TEXT SECTION section start
That used to be true, before the advent of modern hitch racks.


----------



## A1an (Jun 3, 2007)

bbgobie said:


> This makes no sense to me.
> 
> Would you rather claim something thats your fault, or someone elses fault?
> 
> ...


If someone rearends you...you must understand you are going to be paid the value of the bike less depreciation. So, for example, if that FSC XC in your signature is a 2007 model you aren't going to get enough money to buy a 2009. Plus there are always other factors such as the person behind you being underinsured or having no insurance which may delay, significanly reduce, or completely eliminate any chance of getting some money for the thousands of dollars hanging off the rear of your car.

I'd rather completely eliminate this risk by transporting my bikes on top of my vehicle. If I am stupid enough to drive my car into a garage with the bikes on top then I deserve the monetary punishment.
TEXT SECTION section end
**ACTIVITY 1**: Using the bike rack thread, decide whether each statement agrees with it, answering yes or no and quoting the deciding words: (a) A rider whose bike is hit from behind will be paid its value less depreciation. (b) The poster prefers to carry bikes on a hitch rack. (c) The poster names the other driver having too little insurance as a risk.
**ACTIVITY 2**: Write out the part of the bike rack thread starting with "## A1an (Jun" and going on through "of your car.".
DATA UNDER STUDY section start
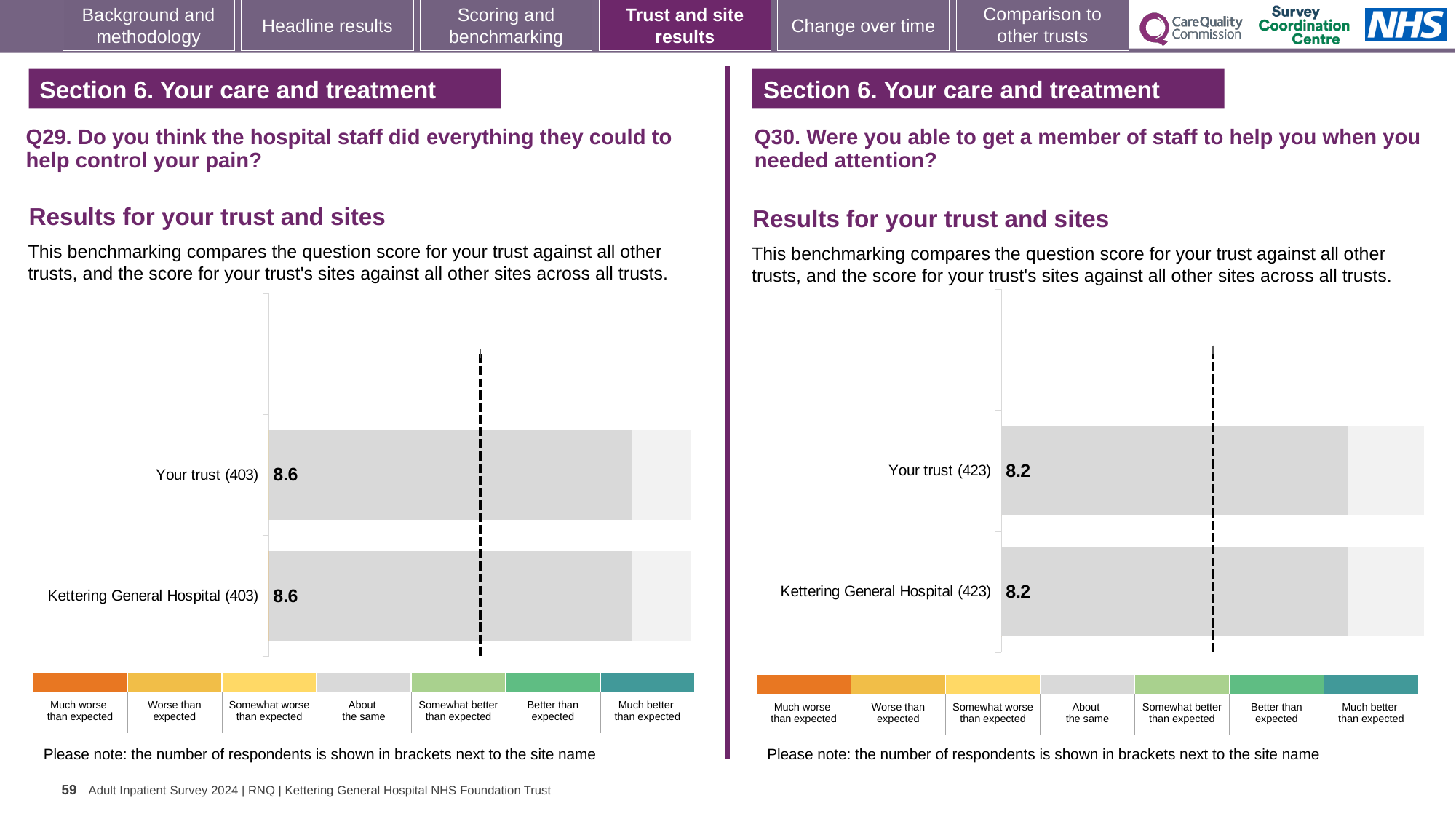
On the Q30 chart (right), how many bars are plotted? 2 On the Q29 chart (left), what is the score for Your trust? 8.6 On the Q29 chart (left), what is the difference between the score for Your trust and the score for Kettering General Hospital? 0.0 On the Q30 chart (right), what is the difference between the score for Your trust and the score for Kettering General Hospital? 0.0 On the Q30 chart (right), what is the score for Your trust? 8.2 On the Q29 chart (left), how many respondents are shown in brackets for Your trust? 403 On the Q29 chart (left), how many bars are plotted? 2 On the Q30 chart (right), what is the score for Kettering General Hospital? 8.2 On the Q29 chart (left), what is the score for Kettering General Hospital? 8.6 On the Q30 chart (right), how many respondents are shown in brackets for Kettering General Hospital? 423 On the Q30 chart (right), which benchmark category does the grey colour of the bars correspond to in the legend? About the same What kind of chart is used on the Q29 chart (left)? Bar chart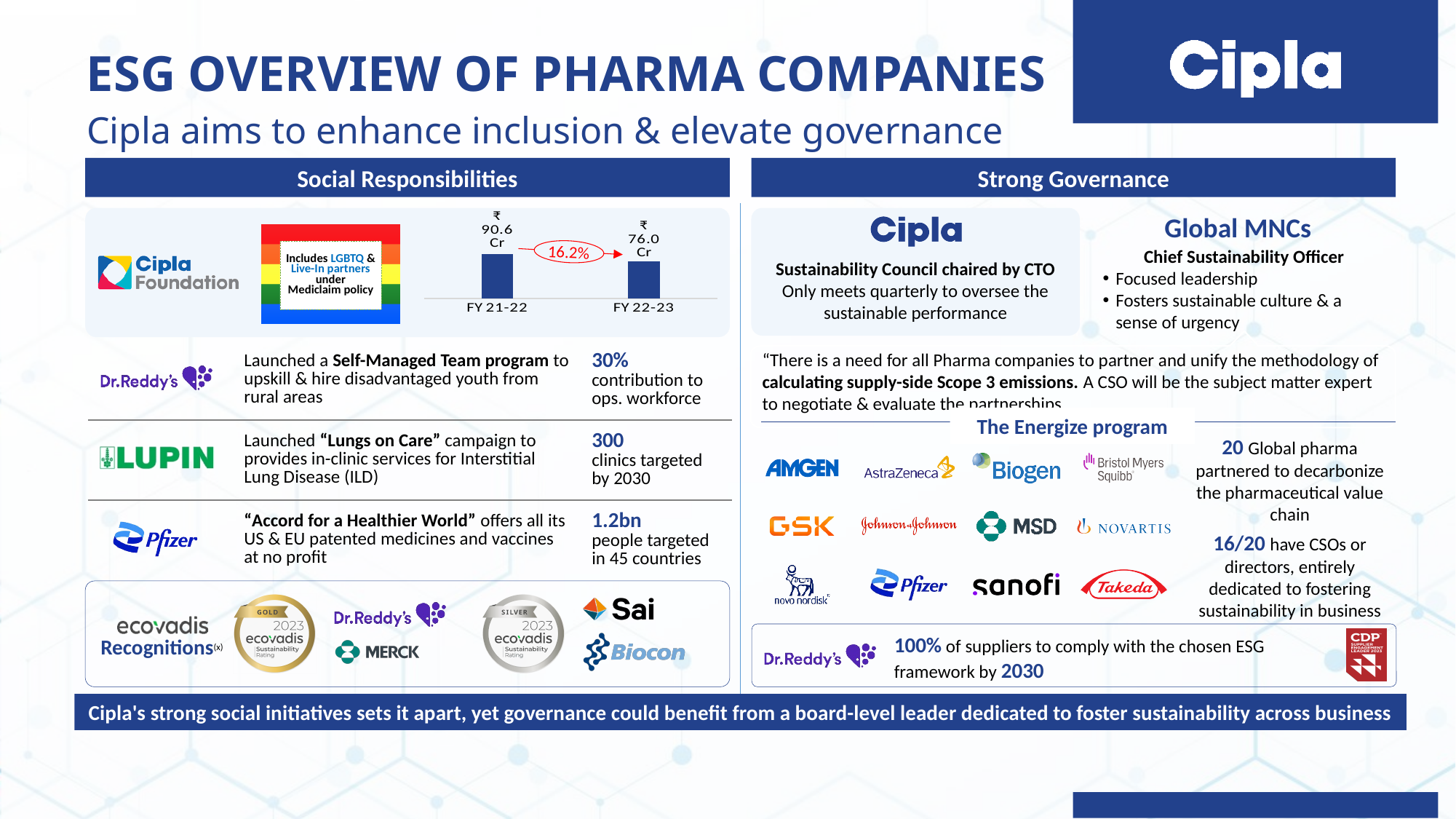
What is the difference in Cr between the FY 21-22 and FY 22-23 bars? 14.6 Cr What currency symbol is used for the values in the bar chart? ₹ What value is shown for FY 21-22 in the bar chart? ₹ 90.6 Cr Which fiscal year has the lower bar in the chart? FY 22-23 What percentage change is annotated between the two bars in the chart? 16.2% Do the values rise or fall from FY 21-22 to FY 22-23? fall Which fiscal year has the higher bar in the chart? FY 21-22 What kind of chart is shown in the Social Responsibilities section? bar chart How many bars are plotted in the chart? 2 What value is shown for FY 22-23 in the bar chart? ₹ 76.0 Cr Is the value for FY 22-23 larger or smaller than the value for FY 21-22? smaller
DATA UNDER STUDY section end
DATA UNDER STUDY section start
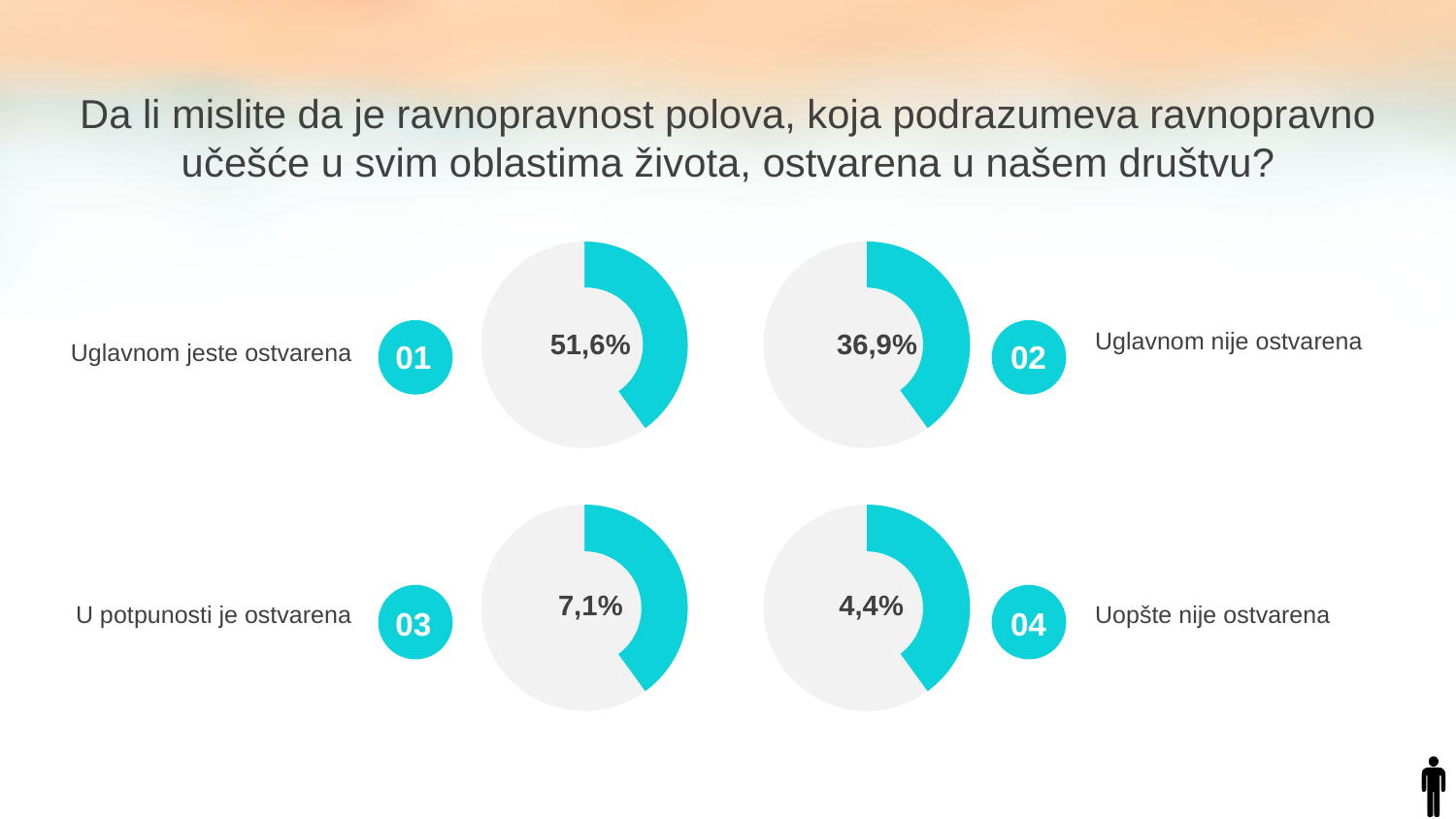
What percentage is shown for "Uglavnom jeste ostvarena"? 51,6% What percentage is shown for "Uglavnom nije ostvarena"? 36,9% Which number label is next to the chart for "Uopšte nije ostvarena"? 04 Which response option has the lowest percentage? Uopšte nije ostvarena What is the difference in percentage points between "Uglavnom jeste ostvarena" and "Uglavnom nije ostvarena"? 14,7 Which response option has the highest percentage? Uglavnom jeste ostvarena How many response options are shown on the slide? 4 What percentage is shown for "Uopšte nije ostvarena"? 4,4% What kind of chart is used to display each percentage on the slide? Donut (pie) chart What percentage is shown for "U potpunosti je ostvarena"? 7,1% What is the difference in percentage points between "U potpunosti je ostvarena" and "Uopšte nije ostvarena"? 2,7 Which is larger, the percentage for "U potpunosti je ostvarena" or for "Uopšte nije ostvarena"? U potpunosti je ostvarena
DATA UNDER STUDY section end
**ANSWER SPACE 1**:
(a) Yes: "you are going to be paid the value of the bike less depreciation"
(b) No: "I'd rather completely eliminate this risk by transporting my bikes on top of my vehicle."
(c) Yes: "the person behind you being underinsured or having no insurance"

**ANSWER SPACE 2**:
## A1an (Jun 3, 2007)

bbgobie said:


> This makes no sense to me.
> 
> Would you rather claim something thats your fault, or someone elses fault?
> 
> ...


If someone rearends you...you must understand you are going to be paid the value of the bike less depreciation. So, for example, if that FSC XC in your signature is a 2007 model you aren't going to get enough money to buy a 2009. Plus there are always other factors such as the person behind you being underinsured or having no insurance which may delay, significanly reduce, or completely eliminate any chance of getting some money for the thousands of dollars hanging off the rear of your car.